EXERCISE GOAL —
Can you pull out each line of the data below that includes the word "United"?
== THE RECORDS
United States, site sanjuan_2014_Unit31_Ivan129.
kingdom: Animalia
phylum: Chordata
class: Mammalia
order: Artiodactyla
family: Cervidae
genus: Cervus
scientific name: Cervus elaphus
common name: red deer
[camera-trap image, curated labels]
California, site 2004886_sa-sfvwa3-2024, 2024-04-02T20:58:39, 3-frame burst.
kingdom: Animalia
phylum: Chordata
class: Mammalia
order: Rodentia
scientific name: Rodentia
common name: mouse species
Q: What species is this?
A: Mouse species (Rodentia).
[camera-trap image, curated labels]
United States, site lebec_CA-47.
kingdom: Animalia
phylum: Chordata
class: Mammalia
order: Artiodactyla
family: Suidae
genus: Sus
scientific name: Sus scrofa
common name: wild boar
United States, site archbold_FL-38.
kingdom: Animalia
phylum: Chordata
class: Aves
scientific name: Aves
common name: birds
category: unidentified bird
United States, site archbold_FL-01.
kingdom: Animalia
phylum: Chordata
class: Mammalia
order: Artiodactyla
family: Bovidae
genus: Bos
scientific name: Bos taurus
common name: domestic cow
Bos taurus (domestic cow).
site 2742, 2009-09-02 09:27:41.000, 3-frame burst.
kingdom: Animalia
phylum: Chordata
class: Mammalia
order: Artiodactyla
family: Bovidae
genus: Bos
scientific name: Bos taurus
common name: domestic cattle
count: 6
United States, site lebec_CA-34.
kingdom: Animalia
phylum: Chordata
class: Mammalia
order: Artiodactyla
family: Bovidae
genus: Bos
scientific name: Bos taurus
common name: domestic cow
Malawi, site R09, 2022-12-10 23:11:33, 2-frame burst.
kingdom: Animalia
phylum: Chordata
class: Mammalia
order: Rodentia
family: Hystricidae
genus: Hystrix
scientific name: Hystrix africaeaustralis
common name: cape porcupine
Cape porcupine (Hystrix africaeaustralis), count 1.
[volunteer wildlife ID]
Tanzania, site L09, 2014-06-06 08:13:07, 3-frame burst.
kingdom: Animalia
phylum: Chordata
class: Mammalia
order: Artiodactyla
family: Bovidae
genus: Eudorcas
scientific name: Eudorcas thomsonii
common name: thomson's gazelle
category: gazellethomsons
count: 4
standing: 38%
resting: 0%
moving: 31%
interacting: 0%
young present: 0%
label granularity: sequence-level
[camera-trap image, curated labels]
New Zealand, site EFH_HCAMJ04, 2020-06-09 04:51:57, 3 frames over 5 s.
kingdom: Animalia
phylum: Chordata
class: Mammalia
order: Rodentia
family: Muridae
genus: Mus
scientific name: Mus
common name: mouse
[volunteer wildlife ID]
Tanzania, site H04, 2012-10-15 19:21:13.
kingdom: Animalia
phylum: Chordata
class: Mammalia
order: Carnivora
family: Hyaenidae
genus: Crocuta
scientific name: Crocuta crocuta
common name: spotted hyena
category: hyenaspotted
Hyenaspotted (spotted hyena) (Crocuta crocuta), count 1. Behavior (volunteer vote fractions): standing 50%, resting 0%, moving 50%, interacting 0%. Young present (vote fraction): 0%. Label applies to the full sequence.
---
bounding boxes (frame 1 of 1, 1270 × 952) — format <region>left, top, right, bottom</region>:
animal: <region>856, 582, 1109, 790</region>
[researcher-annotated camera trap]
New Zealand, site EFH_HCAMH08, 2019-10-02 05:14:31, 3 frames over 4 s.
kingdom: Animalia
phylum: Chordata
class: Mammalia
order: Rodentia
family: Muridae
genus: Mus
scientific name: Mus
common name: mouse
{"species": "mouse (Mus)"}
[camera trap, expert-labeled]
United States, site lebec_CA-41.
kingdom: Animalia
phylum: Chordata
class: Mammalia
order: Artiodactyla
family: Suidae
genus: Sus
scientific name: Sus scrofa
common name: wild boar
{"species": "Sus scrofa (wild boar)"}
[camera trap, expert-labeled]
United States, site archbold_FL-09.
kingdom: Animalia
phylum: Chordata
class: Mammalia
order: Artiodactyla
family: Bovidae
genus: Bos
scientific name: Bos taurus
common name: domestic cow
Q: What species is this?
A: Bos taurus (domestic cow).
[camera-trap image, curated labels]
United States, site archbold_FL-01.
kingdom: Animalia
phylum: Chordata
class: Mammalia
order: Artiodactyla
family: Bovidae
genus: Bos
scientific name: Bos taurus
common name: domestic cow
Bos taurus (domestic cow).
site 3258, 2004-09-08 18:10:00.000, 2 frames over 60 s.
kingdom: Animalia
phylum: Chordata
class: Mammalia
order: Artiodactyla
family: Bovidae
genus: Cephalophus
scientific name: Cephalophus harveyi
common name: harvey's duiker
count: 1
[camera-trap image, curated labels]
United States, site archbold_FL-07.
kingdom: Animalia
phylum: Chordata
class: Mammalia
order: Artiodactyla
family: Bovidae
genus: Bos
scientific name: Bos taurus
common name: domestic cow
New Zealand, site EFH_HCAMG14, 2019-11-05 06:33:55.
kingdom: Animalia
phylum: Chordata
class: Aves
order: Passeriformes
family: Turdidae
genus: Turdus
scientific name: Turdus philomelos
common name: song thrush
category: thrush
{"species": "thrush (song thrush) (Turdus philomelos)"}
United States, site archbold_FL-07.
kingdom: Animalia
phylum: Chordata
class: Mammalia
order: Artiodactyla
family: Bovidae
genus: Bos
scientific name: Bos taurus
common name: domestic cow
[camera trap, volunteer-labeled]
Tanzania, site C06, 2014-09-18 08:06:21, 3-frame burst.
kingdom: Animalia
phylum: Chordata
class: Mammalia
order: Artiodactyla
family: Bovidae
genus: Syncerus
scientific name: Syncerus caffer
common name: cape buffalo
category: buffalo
====
TASK OUTPUT —
United States, site sanjuan_2014_Unit31_Ivan129.
United States, site lebec_CA-47.
United States, site archbold_FL-38.
United States, site archbold_FL-01.
United States, site lebec_CA-34.
United States, site lebec_CA-41.
United States, site archbold_FL-09.
United States, site archbold_FL-01.
United States, site archbold_FL-07.
United States, site archbold_FL-07.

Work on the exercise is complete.